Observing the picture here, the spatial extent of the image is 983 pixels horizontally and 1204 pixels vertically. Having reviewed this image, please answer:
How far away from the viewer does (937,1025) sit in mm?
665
---
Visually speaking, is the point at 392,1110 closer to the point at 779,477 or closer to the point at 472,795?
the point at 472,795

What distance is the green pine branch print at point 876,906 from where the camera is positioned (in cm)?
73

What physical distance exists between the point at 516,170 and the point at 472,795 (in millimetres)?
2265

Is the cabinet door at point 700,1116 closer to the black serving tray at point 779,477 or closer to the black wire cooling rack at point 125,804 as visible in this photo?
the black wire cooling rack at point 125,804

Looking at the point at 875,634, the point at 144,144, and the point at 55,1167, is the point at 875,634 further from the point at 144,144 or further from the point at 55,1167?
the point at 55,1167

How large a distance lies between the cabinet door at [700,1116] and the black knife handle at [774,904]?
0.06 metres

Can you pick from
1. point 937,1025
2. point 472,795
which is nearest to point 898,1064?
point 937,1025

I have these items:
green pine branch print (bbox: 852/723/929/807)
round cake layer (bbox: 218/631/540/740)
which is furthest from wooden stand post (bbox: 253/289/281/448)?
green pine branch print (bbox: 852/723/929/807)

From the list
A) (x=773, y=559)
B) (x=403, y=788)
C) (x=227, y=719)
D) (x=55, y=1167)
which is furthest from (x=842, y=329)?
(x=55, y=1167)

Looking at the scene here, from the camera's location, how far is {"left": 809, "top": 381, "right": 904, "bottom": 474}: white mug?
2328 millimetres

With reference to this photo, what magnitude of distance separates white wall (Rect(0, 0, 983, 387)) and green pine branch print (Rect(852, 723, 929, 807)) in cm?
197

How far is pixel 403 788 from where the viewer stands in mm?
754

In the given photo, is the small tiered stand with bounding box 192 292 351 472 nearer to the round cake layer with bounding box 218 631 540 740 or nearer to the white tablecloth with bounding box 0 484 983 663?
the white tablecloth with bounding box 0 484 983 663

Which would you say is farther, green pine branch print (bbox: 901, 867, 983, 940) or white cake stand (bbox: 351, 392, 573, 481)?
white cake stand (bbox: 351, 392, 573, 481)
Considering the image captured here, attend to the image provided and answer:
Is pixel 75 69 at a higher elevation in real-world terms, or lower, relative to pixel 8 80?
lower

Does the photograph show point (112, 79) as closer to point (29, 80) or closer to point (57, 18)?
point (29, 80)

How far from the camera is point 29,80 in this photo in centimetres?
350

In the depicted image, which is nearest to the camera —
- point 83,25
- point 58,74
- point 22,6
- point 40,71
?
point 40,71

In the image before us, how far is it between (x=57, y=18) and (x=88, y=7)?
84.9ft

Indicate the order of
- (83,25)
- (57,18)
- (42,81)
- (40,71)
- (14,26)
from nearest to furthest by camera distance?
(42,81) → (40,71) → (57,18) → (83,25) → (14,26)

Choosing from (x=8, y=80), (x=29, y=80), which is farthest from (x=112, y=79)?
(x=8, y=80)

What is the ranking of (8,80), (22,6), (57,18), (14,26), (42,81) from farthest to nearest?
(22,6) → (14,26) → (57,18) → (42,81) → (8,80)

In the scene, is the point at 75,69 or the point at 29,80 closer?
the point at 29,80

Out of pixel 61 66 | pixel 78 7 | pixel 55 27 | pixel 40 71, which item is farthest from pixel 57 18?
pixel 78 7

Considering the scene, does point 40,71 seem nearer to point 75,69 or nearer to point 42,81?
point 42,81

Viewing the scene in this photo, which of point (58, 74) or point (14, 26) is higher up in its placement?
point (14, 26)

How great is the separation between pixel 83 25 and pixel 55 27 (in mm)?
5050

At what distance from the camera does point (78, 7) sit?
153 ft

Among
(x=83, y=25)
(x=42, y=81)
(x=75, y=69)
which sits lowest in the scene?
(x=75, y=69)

** Given instruction **
Select each line of the entries above that contains the word "Considering", and copy those lines out.

** Full response **
Considering the image captured here, attend to the image provided and answer:
Considering the scene, does point 40,71 seem nearer to point 75,69 or nearer to point 42,81?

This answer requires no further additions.